For me it has been a journey of letting go not just of pain but of that evil ego. Every time I mention this in class a teacher will say “Why do you have an ego about this?” or “why wouldn’t you want to use more blankets, don’t you want to feel bliss?” I do, I do! But my ego has a hard time admitting that all of these years I have been over stretching ligaments and tendons, listening to instructors tell me to go “more straight” or “deeper” into a pose and all the time piling on more pain for myself. Its hard to look around a class and see “normal students”, average sized men and women of all ages not pushing themselves. There is no-one to be “more flexible than” no-one to compare myself to and that was the hardest part – realizing my self worth isn’t tied to anyone else’s.

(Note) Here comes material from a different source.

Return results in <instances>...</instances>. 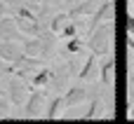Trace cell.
<instances>
[{"label":"cell","mask_w":134,"mask_h":124,"mask_svg":"<svg viewBox=\"0 0 134 124\" xmlns=\"http://www.w3.org/2000/svg\"><path fill=\"white\" fill-rule=\"evenodd\" d=\"M111 45H113V21H101V23L90 28V35L85 40L87 52H92L101 59L111 52Z\"/></svg>","instance_id":"cell-1"},{"label":"cell","mask_w":134,"mask_h":124,"mask_svg":"<svg viewBox=\"0 0 134 124\" xmlns=\"http://www.w3.org/2000/svg\"><path fill=\"white\" fill-rule=\"evenodd\" d=\"M54 40H57V35H54L52 30H42V33H38V35L24 38V40H21V49H24V54L45 61V59H49V56L54 54Z\"/></svg>","instance_id":"cell-2"},{"label":"cell","mask_w":134,"mask_h":124,"mask_svg":"<svg viewBox=\"0 0 134 124\" xmlns=\"http://www.w3.org/2000/svg\"><path fill=\"white\" fill-rule=\"evenodd\" d=\"M47 89L45 87H31L28 91V98L24 103V115L28 120H35V117H45V110H47Z\"/></svg>","instance_id":"cell-3"},{"label":"cell","mask_w":134,"mask_h":124,"mask_svg":"<svg viewBox=\"0 0 134 124\" xmlns=\"http://www.w3.org/2000/svg\"><path fill=\"white\" fill-rule=\"evenodd\" d=\"M104 61H101V66H99V70H97V75H99V82H101V87H111L113 82H115V77H118V59H115V54L113 52H108L106 56H101Z\"/></svg>","instance_id":"cell-4"},{"label":"cell","mask_w":134,"mask_h":124,"mask_svg":"<svg viewBox=\"0 0 134 124\" xmlns=\"http://www.w3.org/2000/svg\"><path fill=\"white\" fill-rule=\"evenodd\" d=\"M28 91H31V84H28L26 80L12 77V80H9V94H7V98H9V103H12L14 108H21V106L26 103V98H28Z\"/></svg>","instance_id":"cell-5"},{"label":"cell","mask_w":134,"mask_h":124,"mask_svg":"<svg viewBox=\"0 0 134 124\" xmlns=\"http://www.w3.org/2000/svg\"><path fill=\"white\" fill-rule=\"evenodd\" d=\"M0 40H16V42L24 40V35H21V30H19V26H16L12 14H2L0 16Z\"/></svg>","instance_id":"cell-6"},{"label":"cell","mask_w":134,"mask_h":124,"mask_svg":"<svg viewBox=\"0 0 134 124\" xmlns=\"http://www.w3.org/2000/svg\"><path fill=\"white\" fill-rule=\"evenodd\" d=\"M21 54H24L21 42H16V40H0V61L2 63H14Z\"/></svg>","instance_id":"cell-7"},{"label":"cell","mask_w":134,"mask_h":124,"mask_svg":"<svg viewBox=\"0 0 134 124\" xmlns=\"http://www.w3.org/2000/svg\"><path fill=\"white\" fill-rule=\"evenodd\" d=\"M64 101H66V108H78L87 101V87L85 84H73L66 89L64 94Z\"/></svg>","instance_id":"cell-8"},{"label":"cell","mask_w":134,"mask_h":124,"mask_svg":"<svg viewBox=\"0 0 134 124\" xmlns=\"http://www.w3.org/2000/svg\"><path fill=\"white\" fill-rule=\"evenodd\" d=\"M52 77H54V68L40 66V68H35V70L31 73L28 84H31V87H47V84H52Z\"/></svg>","instance_id":"cell-9"},{"label":"cell","mask_w":134,"mask_h":124,"mask_svg":"<svg viewBox=\"0 0 134 124\" xmlns=\"http://www.w3.org/2000/svg\"><path fill=\"white\" fill-rule=\"evenodd\" d=\"M99 0H80V2H75L71 9H68V14L73 16V19H78V16H92L97 9H99Z\"/></svg>","instance_id":"cell-10"},{"label":"cell","mask_w":134,"mask_h":124,"mask_svg":"<svg viewBox=\"0 0 134 124\" xmlns=\"http://www.w3.org/2000/svg\"><path fill=\"white\" fill-rule=\"evenodd\" d=\"M64 113H66L64 94H57L52 101H47V110H45V117L47 120H59V117H64Z\"/></svg>","instance_id":"cell-11"},{"label":"cell","mask_w":134,"mask_h":124,"mask_svg":"<svg viewBox=\"0 0 134 124\" xmlns=\"http://www.w3.org/2000/svg\"><path fill=\"white\" fill-rule=\"evenodd\" d=\"M97 59H99L97 54H92V52L87 54V61H85L82 70L78 73V80H80V82H87V80H94V77H97V70H99V68H97Z\"/></svg>","instance_id":"cell-12"},{"label":"cell","mask_w":134,"mask_h":124,"mask_svg":"<svg viewBox=\"0 0 134 124\" xmlns=\"http://www.w3.org/2000/svg\"><path fill=\"white\" fill-rule=\"evenodd\" d=\"M104 103H106V101H104L101 96H94V98L90 101V108L82 113L80 120H94V117L99 120V117H104V115H106V113H104Z\"/></svg>","instance_id":"cell-13"},{"label":"cell","mask_w":134,"mask_h":124,"mask_svg":"<svg viewBox=\"0 0 134 124\" xmlns=\"http://www.w3.org/2000/svg\"><path fill=\"white\" fill-rule=\"evenodd\" d=\"M71 19V14L68 12H59V14H52L49 16V21H47V30H52L57 38H59V30L66 26V21Z\"/></svg>","instance_id":"cell-14"},{"label":"cell","mask_w":134,"mask_h":124,"mask_svg":"<svg viewBox=\"0 0 134 124\" xmlns=\"http://www.w3.org/2000/svg\"><path fill=\"white\" fill-rule=\"evenodd\" d=\"M73 35H80V23L71 16V19L66 21V26L59 30V38H66V40H68V38H73Z\"/></svg>","instance_id":"cell-15"},{"label":"cell","mask_w":134,"mask_h":124,"mask_svg":"<svg viewBox=\"0 0 134 124\" xmlns=\"http://www.w3.org/2000/svg\"><path fill=\"white\" fill-rule=\"evenodd\" d=\"M82 49H85V40H82L80 35L68 38V42H66V52H68V54H80Z\"/></svg>","instance_id":"cell-16"},{"label":"cell","mask_w":134,"mask_h":124,"mask_svg":"<svg viewBox=\"0 0 134 124\" xmlns=\"http://www.w3.org/2000/svg\"><path fill=\"white\" fill-rule=\"evenodd\" d=\"M9 108H12V103H9V98L5 96V98H0V120H7L12 113H9Z\"/></svg>","instance_id":"cell-17"},{"label":"cell","mask_w":134,"mask_h":124,"mask_svg":"<svg viewBox=\"0 0 134 124\" xmlns=\"http://www.w3.org/2000/svg\"><path fill=\"white\" fill-rule=\"evenodd\" d=\"M127 103H134V73L130 75V82H127Z\"/></svg>","instance_id":"cell-18"},{"label":"cell","mask_w":134,"mask_h":124,"mask_svg":"<svg viewBox=\"0 0 134 124\" xmlns=\"http://www.w3.org/2000/svg\"><path fill=\"white\" fill-rule=\"evenodd\" d=\"M127 35H134V14H127Z\"/></svg>","instance_id":"cell-19"},{"label":"cell","mask_w":134,"mask_h":124,"mask_svg":"<svg viewBox=\"0 0 134 124\" xmlns=\"http://www.w3.org/2000/svg\"><path fill=\"white\" fill-rule=\"evenodd\" d=\"M127 117L134 120V103H130V108H127Z\"/></svg>","instance_id":"cell-20"},{"label":"cell","mask_w":134,"mask_h":124,"mask_svg":"<svg viewBox=\"0 0 134 124\" xmlns=\"http://www.w3.org/2000/svg\"><path fill=\"white\" fill-rule=\"evenodd\" d=\"M99 2H108V0H99Z\"/></svg>","instance_id":"cell-21"},{"label":"cell","mask_w":134,"mask_h":124,"mask_svg":"<svg viewBox=\"0 0 134 124\" xmlns=\"http://www.w3.org/2000/svg\"><path fill=\"white\" fill-rule=\"evenodd\" d=\"M132 9H134V0H132Z\"/></svg>","instance_id":"cell-22"},{"label":"cell","mask_w":134,"mask_h":124,"mask_svg":"<svg viewBox=\"0 0 134 124\" xmlns=\"http://www.w3.org/2000/svg\"><path fill=\"white\" fill-rule=\"evenodd\" d=\"M42 2H45V0H42Z\"/></svg>","instance_id":"cell-23"},{"label":"cell","mask_w":134,"mask_h":124,"mask_svg":"<svg viewBox=\"0 0 134 124\" xmlns=\"http://www.w3.org/2000/svg\"><path fill=\"white\" fill-rule=\"evenodd\" d=\"M132 54H134V52H132Z\"/></svg>","instance_id":"cell-24"}]
</instances>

This revelation couldn’t have come at a better time – I’m ready to move on from teaching yoga and start a new/old career in academic teaching. I have been practicing Vipassana meditation more seriously and learning to wish peace and loving kindness to others in situation where I once may have compared/judged myself. I’ve taken it a step further into wishing happiness to others in their situation instead of feeling jealous or dejected and it is very liberating to be detached.
Four, maybe five weeks have passed and each class I attend I find new areas to release, I come up against new blocks now that I am getting into the muscles instead of stretching superficial tissues and I am pain-free. The potential to be pain free in one class really does exist, but the more you go – the more you let go.